Not changing anything is an alternative to changing something. In this case, the base case is the comparison. While we should encourage discussion on different kinds of public policy, most people here consider the suggestions made in the Rolling Stone article to be too extreme and thus, not preferable to the status quo.

^Agreed. While some people bitch about a “do-nothing” Congress, I would generally prefer a Congress that does nothing. When they do something, bad things start to happen (like Obamacare).

I am not generalizing the argument to include Congress, and it is this Swaption guy who has made that extrapolation. The only thing I am saying is that in this Rolling Stones case, the suggestions are extreme enough that a moderate person can reject them simply in favor of not changing anything.

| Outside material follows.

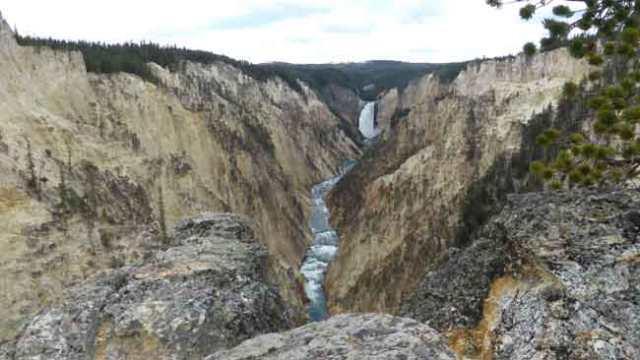 Canó Yellowstone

Greenman left out that most ridiculous suggestion:

" Make Everything Owned by Everybody"

…and here I didn’t even know “Everybody” had a bank account. All the other suggestions, suspending my knowledge of human nature and greed, I can get on board with. This one is just absurd.

“No alternative”…Is this some talking point I missed? All sorts of alternatives have been offered through the years for all sorts of things. Go read congressional committee minutes.

Proves my point. We have one of the worst healthcare systems of any industrialized country, inflation for medical care out of control, and all you can say is “Obamacare is bad”. which is a belief not shared by a majority of people when framed as the ACA. Whats your solution, status quo? Ever studied asymetrical information in decision making?

No thank you. If I have trouble falling asleep, I just read GIPS or the Internal Revenue Code.